(Task details): Exclude the pictures, then copy all remaining records exactly.
*-*-*
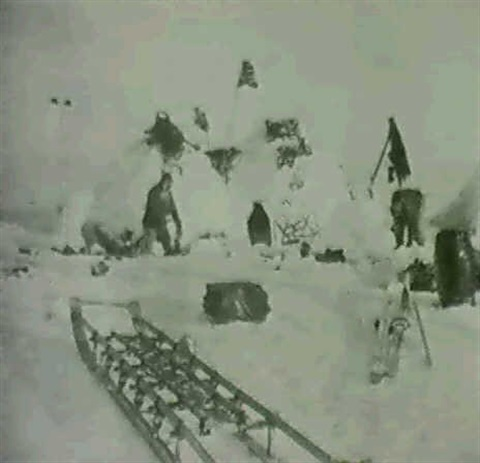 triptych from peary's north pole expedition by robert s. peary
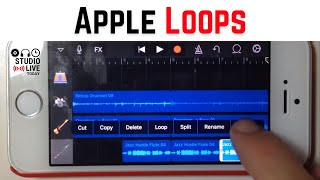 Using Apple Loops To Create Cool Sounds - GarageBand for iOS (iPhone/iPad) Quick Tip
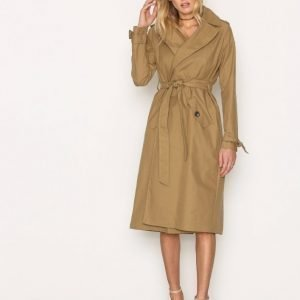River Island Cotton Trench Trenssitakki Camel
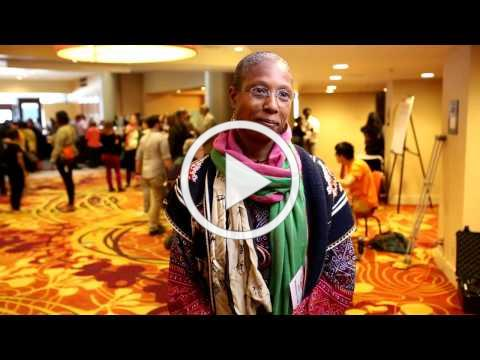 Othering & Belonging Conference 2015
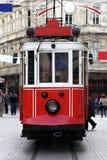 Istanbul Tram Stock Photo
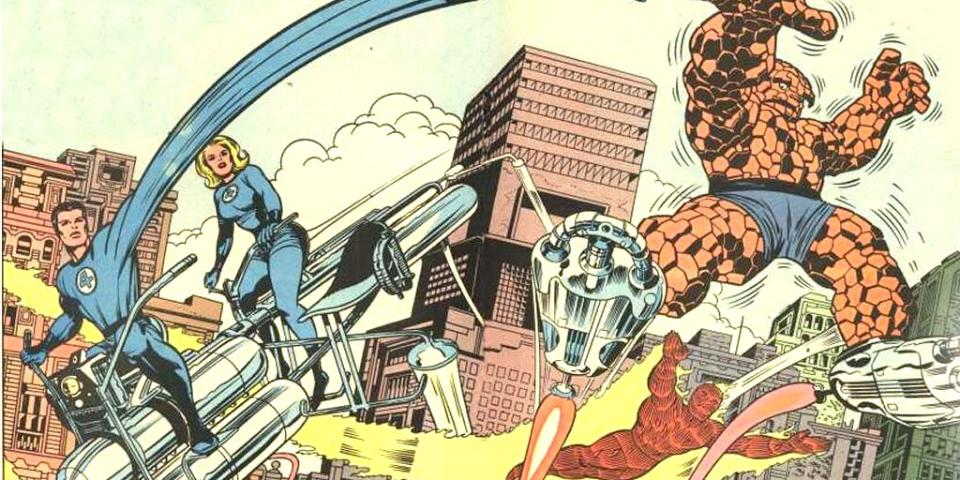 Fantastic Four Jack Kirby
*-*-*
(Output of the task):
 triptych from peary's north pole expedition by robert s. peary
 Using Apple Loops To Create Cool Sounds - GarageBand for iOS (iPhone/iPad) Quick Tip
River Island Cotton Trench Trenssitakki Camel
 Othering & Belonging Conference 2015
 Istanbul Tram Stock Photo
 Fantastic Four Jack Kirby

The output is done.